Your answer must consist solely of the lines from the start of the entries below through the line with "scientific name: Connochaetes", unchanged.

[Stored items]
────────────────────
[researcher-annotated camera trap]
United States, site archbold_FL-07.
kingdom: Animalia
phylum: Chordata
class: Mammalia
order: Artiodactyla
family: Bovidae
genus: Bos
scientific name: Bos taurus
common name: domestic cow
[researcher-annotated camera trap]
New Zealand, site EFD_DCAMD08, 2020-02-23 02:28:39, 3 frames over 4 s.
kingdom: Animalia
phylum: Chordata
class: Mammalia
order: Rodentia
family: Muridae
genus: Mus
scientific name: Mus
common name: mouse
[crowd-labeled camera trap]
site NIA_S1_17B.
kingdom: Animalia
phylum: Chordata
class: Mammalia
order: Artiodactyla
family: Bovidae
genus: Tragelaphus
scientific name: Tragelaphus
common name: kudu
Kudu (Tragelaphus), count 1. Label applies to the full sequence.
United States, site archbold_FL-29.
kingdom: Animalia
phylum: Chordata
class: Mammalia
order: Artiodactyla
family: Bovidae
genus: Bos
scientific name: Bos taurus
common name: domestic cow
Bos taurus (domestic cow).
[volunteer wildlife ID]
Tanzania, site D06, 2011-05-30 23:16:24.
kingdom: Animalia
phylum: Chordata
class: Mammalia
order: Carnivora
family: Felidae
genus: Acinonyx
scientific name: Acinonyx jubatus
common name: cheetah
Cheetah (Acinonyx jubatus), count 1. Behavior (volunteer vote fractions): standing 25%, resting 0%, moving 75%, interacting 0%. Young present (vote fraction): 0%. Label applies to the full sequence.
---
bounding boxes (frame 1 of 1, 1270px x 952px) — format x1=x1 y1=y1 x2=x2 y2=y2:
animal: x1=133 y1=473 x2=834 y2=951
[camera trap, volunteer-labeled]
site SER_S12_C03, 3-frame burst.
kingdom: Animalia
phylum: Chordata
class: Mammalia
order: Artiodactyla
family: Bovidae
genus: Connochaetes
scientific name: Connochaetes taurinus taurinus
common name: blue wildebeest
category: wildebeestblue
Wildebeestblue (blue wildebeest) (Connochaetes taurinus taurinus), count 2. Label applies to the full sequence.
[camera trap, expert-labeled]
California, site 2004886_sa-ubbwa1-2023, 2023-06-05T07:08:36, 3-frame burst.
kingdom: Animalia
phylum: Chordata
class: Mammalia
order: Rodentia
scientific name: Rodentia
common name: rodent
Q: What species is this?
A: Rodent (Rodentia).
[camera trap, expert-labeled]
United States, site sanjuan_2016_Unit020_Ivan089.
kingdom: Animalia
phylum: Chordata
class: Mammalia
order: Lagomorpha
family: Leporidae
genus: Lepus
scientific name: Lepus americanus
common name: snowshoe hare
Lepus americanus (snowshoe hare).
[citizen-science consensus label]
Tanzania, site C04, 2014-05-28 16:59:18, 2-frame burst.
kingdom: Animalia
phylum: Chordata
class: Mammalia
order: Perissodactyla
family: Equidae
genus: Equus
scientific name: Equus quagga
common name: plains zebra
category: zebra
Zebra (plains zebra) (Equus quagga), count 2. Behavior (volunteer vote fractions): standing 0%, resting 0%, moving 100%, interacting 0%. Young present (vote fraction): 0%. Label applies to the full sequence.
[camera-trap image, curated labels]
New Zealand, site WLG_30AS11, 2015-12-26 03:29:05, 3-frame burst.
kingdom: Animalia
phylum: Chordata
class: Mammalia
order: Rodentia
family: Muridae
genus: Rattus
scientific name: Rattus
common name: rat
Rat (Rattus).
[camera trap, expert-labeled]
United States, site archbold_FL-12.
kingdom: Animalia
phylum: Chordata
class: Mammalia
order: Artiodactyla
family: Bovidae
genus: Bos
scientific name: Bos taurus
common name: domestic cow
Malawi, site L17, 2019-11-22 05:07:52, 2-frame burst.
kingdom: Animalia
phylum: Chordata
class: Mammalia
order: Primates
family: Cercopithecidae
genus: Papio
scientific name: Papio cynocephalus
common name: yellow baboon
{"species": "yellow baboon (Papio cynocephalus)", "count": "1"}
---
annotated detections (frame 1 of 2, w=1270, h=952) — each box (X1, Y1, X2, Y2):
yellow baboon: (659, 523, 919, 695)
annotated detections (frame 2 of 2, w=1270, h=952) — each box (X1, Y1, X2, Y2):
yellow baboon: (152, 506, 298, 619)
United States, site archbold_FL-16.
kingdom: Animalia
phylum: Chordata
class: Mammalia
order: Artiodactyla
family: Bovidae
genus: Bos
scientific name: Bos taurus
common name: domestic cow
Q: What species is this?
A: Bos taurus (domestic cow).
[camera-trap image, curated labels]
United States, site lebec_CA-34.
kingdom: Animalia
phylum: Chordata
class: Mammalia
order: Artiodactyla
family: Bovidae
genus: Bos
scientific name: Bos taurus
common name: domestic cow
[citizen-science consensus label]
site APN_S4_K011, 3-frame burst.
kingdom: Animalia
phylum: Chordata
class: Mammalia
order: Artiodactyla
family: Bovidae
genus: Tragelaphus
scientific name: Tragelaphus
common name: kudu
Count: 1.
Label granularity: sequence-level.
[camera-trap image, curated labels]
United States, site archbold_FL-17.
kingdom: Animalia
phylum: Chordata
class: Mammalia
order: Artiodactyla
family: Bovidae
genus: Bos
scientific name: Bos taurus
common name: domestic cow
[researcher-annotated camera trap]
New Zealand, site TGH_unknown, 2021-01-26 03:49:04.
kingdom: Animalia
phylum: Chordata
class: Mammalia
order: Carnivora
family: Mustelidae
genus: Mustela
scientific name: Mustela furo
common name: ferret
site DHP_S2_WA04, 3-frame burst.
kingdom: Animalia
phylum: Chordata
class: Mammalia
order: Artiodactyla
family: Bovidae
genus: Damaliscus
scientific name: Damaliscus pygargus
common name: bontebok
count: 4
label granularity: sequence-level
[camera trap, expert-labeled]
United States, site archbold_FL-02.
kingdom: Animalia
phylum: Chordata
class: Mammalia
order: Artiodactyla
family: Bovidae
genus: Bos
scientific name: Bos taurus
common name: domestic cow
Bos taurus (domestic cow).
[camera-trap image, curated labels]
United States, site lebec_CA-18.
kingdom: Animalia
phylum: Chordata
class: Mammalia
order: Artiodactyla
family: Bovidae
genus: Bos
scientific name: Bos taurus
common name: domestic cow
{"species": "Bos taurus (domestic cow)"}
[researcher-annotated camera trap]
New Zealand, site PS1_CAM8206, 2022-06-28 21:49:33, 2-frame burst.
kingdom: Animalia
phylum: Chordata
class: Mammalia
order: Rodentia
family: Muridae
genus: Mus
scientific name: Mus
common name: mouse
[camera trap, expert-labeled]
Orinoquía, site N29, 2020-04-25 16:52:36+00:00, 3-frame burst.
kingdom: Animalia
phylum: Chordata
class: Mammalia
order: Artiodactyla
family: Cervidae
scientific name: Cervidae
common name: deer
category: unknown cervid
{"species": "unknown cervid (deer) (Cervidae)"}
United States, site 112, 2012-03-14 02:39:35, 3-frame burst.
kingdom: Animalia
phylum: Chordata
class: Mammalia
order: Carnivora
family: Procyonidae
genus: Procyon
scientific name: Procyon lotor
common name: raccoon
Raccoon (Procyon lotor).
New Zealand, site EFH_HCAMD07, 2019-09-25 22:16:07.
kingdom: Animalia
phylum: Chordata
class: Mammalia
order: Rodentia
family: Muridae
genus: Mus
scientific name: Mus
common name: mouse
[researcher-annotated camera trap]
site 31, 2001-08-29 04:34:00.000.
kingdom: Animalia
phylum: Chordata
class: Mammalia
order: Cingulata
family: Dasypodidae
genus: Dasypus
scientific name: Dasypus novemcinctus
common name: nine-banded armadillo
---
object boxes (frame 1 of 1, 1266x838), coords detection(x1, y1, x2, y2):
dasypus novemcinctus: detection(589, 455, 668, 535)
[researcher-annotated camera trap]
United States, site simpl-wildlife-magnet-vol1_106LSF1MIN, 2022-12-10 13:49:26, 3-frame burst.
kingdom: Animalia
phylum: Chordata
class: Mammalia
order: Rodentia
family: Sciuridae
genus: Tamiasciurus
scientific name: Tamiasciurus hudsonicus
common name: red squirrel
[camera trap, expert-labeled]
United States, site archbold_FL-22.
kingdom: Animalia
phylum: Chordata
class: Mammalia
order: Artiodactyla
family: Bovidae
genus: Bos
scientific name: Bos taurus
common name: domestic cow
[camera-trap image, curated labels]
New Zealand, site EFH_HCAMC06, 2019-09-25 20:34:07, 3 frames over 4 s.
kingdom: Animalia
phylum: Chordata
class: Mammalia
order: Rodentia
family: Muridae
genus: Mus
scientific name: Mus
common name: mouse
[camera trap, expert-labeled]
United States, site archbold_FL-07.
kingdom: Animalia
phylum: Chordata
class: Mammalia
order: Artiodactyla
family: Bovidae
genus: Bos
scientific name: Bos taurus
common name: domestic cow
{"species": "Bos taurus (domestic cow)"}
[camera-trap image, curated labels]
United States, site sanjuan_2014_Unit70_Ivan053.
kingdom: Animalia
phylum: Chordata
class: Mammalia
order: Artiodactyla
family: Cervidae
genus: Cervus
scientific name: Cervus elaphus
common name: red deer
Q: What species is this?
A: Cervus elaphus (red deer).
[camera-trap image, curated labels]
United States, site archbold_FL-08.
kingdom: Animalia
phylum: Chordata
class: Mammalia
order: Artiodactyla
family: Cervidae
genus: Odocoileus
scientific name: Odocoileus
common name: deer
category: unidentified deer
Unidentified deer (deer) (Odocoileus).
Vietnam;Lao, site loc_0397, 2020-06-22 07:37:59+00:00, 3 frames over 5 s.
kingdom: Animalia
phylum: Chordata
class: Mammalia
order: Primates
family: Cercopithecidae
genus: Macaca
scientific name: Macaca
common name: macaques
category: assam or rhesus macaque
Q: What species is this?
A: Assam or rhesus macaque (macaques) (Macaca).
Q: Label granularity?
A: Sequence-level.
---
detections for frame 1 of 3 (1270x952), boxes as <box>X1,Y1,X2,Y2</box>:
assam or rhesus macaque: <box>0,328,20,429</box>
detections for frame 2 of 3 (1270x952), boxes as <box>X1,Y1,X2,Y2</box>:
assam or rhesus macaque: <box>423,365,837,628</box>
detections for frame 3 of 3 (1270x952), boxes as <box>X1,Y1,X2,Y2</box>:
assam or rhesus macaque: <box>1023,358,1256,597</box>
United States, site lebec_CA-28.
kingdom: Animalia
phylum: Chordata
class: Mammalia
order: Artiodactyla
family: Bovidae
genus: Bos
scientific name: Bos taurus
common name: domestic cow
────────────────────
RESPONSE FOR THIS EXERCISE
[researcher-annotated camera trap]
United States, site archbold_FL-07.
kingdom: Animalia
phylum: Chordata
class: Mammalia
order: Artiodactyla
family: Bovidae
genus: Bos
scientific name: Bos taurus
common name: domestic cow
[researcher-annotated camera trap]
New Zealand, site EFD_DCAMD08, 2020-02-23 02:28:39, 3 frames over 4 s.
kingdom: Animalia
phylum: Chordata
class: Mammalia
order: Rodentia
family: Muridae
genus: Mus
scientific name: Mus
common name: mouse
[crowd-labeled camera trap]
site NIA_S1_17B.
kingdom: Animalia
phylum: Chordata
class: Mammalia
order: Artiodactyla
family: Bovidae
genus: Tragelaphus
scientific name: Tragelaphus
common name: kudu
Kudu (Tragelaphus), count 1. Label applies to the full sequence.
United States, site archbold_FL-29.
kingdom: Animalia
phylum: Chordata
class: Mammalia
order: Artiodactyla
family: Bovidae
genus: Bos
scientific name: Bos taurus
common name: domestic cow
Bos taurus (domestic cow).
[volunteer wildlife ID]
Tanzania, site D06, 2011-05-30 23:16:24.
kingdom: Animalia
phylum: Chordata
class: Mammalia
order: Carnivora
family: Felidae
genus: Acinonyx
scientific name: Acinonyx jubatus
common name: cheetah
Cheetah (Acinonyx jubatus), count 1. Behavior (volunteer vote fractions): standing 25%, resting 0%, moving 75%, interacting 0%. Young present (vote fraction): 0%. Label applies to the full sequence.
---
bounding boxes (frame 1 of 1, 1270px x 952px) — format x1=x1 y1=y1 x2=x2 y2=y2:
animal: x1=133 y1=473 x2=834 y2=951
[camera trap, volunteer-labeled]
site SER_S12_C03, 3-frame burst.
kingdom: Animalia
phylum: Chordata
class: Mammalia
order: Artiodactyla
family: Bovidae
genus: Connochaetes
scientific name: Connochaetes taurinus taurinus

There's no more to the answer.